▶ **Aim of the task**
Copy the records word for word, starting at the line containing "Is <region>63, 440, 86, 485</region>: green" and ending at the end of the records.
--- start of Provided data ---
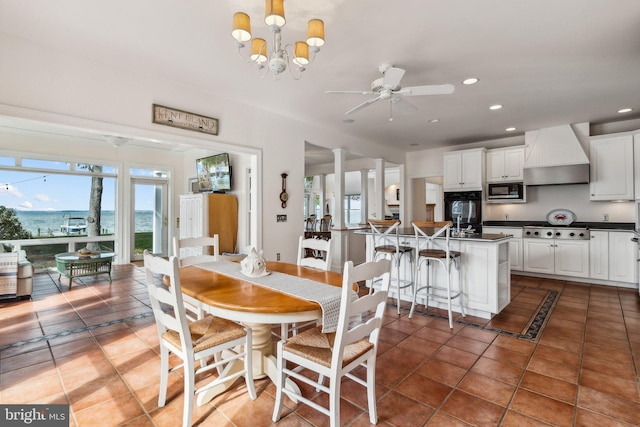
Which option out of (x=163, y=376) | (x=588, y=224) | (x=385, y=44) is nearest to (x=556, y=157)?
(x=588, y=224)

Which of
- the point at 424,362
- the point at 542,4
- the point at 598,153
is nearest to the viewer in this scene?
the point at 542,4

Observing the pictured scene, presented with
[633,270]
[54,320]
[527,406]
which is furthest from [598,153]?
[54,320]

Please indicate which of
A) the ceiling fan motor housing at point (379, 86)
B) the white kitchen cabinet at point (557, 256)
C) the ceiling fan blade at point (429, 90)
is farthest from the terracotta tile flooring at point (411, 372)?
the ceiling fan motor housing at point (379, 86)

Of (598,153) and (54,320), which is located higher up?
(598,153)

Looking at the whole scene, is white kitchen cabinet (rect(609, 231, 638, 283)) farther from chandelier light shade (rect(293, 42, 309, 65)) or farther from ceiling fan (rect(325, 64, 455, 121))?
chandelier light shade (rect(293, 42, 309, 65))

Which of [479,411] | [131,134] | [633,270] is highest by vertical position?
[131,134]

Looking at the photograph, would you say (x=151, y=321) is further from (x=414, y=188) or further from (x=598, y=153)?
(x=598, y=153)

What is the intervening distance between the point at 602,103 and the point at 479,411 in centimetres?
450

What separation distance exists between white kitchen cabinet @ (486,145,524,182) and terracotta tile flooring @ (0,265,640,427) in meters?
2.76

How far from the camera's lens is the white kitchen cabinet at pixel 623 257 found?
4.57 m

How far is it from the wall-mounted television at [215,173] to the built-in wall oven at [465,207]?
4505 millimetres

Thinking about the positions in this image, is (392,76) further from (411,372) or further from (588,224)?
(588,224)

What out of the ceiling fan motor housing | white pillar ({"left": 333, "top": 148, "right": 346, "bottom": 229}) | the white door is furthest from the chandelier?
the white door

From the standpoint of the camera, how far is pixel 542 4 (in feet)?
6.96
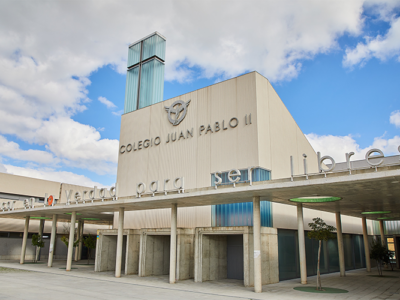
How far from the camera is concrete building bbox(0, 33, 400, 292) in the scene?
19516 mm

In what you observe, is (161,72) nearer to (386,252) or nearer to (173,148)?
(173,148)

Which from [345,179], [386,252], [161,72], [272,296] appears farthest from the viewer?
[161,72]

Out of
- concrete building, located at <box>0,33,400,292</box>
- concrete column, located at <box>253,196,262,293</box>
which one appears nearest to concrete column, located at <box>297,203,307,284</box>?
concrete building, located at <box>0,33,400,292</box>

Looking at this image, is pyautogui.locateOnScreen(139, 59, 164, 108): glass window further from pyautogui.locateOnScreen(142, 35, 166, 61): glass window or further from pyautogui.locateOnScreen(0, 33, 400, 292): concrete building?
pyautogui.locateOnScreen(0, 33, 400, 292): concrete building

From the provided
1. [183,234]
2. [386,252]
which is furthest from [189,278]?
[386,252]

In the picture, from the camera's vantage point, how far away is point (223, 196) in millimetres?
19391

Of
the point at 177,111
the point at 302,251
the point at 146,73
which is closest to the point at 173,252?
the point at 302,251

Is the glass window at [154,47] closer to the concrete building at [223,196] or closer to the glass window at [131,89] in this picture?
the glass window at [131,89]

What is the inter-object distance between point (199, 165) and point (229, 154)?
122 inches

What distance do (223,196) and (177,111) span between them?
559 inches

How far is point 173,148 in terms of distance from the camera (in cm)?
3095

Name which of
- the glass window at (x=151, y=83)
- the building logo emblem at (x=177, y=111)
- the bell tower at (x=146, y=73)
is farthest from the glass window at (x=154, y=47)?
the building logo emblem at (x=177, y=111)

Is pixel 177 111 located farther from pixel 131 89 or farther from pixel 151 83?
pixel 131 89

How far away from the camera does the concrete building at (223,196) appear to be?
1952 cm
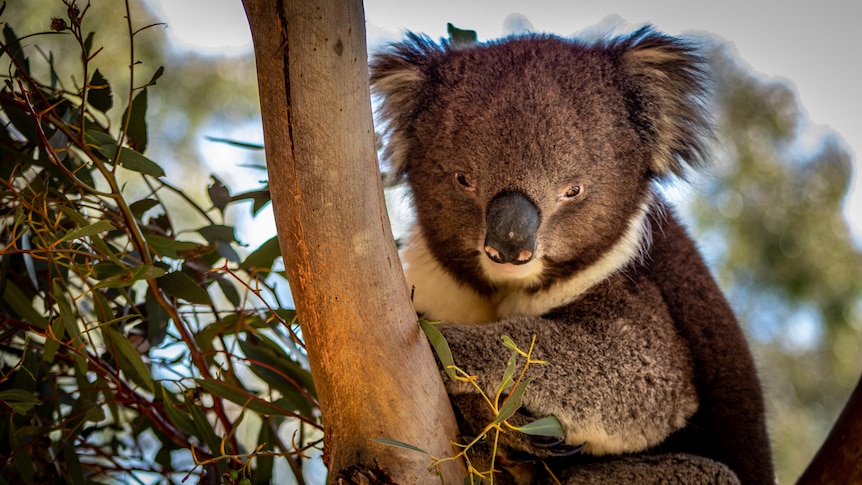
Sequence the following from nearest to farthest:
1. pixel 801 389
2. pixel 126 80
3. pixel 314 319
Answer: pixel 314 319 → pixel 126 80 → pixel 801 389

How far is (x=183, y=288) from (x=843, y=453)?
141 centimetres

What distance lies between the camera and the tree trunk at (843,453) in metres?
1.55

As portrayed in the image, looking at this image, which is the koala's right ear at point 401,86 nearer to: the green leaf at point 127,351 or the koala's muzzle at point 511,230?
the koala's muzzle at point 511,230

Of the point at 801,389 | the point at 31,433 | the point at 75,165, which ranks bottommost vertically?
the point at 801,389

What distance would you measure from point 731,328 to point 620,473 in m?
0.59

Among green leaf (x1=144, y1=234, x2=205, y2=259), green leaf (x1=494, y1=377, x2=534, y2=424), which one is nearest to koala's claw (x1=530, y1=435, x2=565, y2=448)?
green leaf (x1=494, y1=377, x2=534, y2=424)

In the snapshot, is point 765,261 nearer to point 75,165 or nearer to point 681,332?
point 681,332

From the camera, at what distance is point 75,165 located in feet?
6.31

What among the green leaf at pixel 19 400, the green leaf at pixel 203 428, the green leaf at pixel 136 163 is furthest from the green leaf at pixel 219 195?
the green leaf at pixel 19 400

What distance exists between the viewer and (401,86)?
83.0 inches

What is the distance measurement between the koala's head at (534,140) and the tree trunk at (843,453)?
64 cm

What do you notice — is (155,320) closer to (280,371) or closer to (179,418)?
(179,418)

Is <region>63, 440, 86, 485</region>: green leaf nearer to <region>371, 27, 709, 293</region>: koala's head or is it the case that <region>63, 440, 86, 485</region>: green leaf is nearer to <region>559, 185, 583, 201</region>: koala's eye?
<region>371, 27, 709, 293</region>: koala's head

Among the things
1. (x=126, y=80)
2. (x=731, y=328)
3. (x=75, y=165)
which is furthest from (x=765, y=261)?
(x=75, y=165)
--- end of Provided data ---
▶ **Finished task**
Is <region>63, 440, 86, 485</region>: green leaf nearer to <region>371, 27, 709, 293</region>: koala's head or is it the case that <region>63, 440, 86, 485</region>: green leaf is nearer to <region>559, 185, 583, 201</region>: koala's eye?
<region>371, 27, 709, 293</region>: koala's head

Among the things
1. (x=126, y=80)
2. (x=731, y=328)
3. (x=75, y=165)
which is furthest from (x=765, y=261)?
(x=75, y=165)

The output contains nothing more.